We’re hoping to build a baseline of information and use this as a large beta test to be able to take it across all platforms of music and entertainment next year. Similar to what the “truth” campaign was 20 years ago.
Can you give an overview of your thoughts on the festival market as you’ve seen it change over the years?
I think we need to nurture them and create unique [events]. It’s just not throwing a bunch of bands on stage. We’re seeing more and more that it’s about the culture. The culture of the festival is as important as the lineup.
You participated in the Production Live! panel “Stage Management 101.” Can you share about how you built Warped into what it is today for any readers who weren’t in attendance?
Warped Tour could be the last traveling festival. … Now, a festival may do select weekends and have the same name but one that really goes out there and hits 37 to 42 cities during a short period, I think that era in America is coming to an end. I hope not. But I don’t know if it could be done anymore.
Why do you think the era is coming to an end?
Well, you know, it’s harder and harder to play shows on Mondays, Tuesdays and Wednesdays. We had a market that would come out on those days. You can’t really tour a festival now. The way that people make money is by working Thursday, Friday, Saturday nights.

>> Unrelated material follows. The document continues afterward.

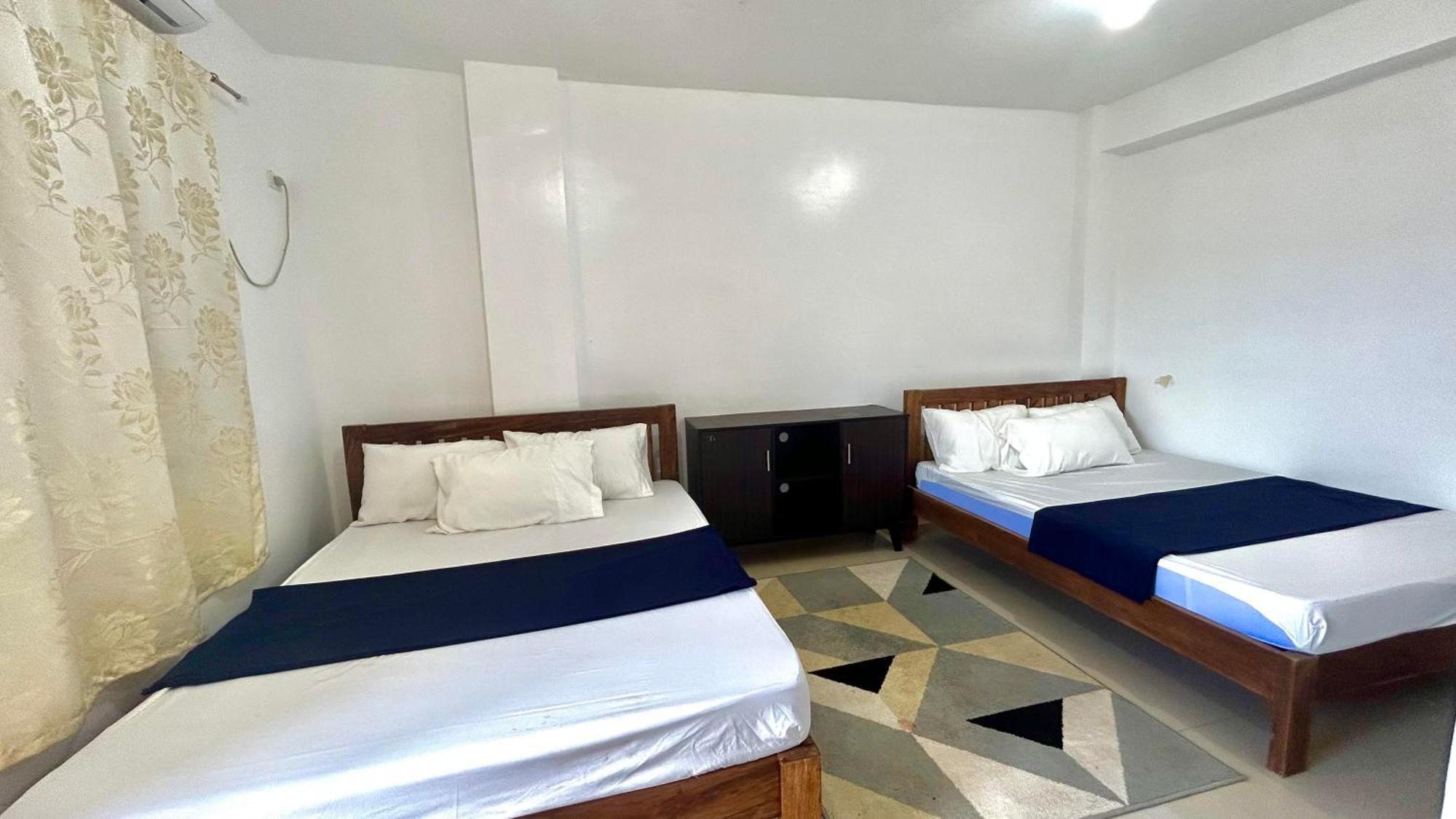 Santiago Private Resort Pililla Exterior photo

And the economics of touring a festival have changed so much. Now we’ve got the trucking laws, we’ve got labor laws. There’s a lot of regulations that make it more restrictive to think about doing these kind of events in a traveling setting.
Did all those restrictions play into your decision to end Warped Tour?
It was a huge combination of multiple things. … But it’s also where I’m at. I think I’ve accomplished everything I possibly can in the format Warped is in right now. So it’s a personal decision. Someone asked me, “Why didn’t you sell it?” I said, “Why? Warped Tour is still a strong brand.” I want to be the guy who walked away while it was still a strong brand. 
It would kill me to see someone else not nurture it the way I think we have. Because Warped Tour has been 90 percent about nurturing the culture, trying to help a community do the best we can. I don’t know anyone in that mindset [who] would put 90 percent of their effort into nurturing a community and 
10 percent into actually having to make money. …
Maybe the Warped brand will live on in other things once in a while, but I’ve got a lot more I’d like to do with my life.
And it’s physically too hard. I’m tired. I’m 57 now. (laughs) And people half my age are like, “Oh shit. We’re going to play 20 shows in a row this year?!” I go, “Yeah we are! We’re going to go out there and go strong! We’re going big. You can rest the rest of your life, you know?” (laughs)
What is next for you as a philanthropist?
We’re working with a group called Daily Karma this summer about how to ingrain social responsibility and giving into your everyday life. And that might be, if you have 10 extra cents you can [donate it].
I think brands that support events and music are starting to look at their social value, what they’re trying to spend. We’re seeing that with brands and that’s going to be the new wave of sponsorships.
I don’t want to prematurely say what I’m going to be doing after Warped Tour because I think I made a decision and it’s a pretty big one. And it’s going to be pretty cool. I gotta commit to it.
Any lessons learned from Warped Tour that you’d like to share?
You learn that you’re not going to make everyone happy and you can’t make everyone happy. [But] I think over the years with over 11 million tickets sold, we’ve made a lot of people have a good day. For some people, it was their best day.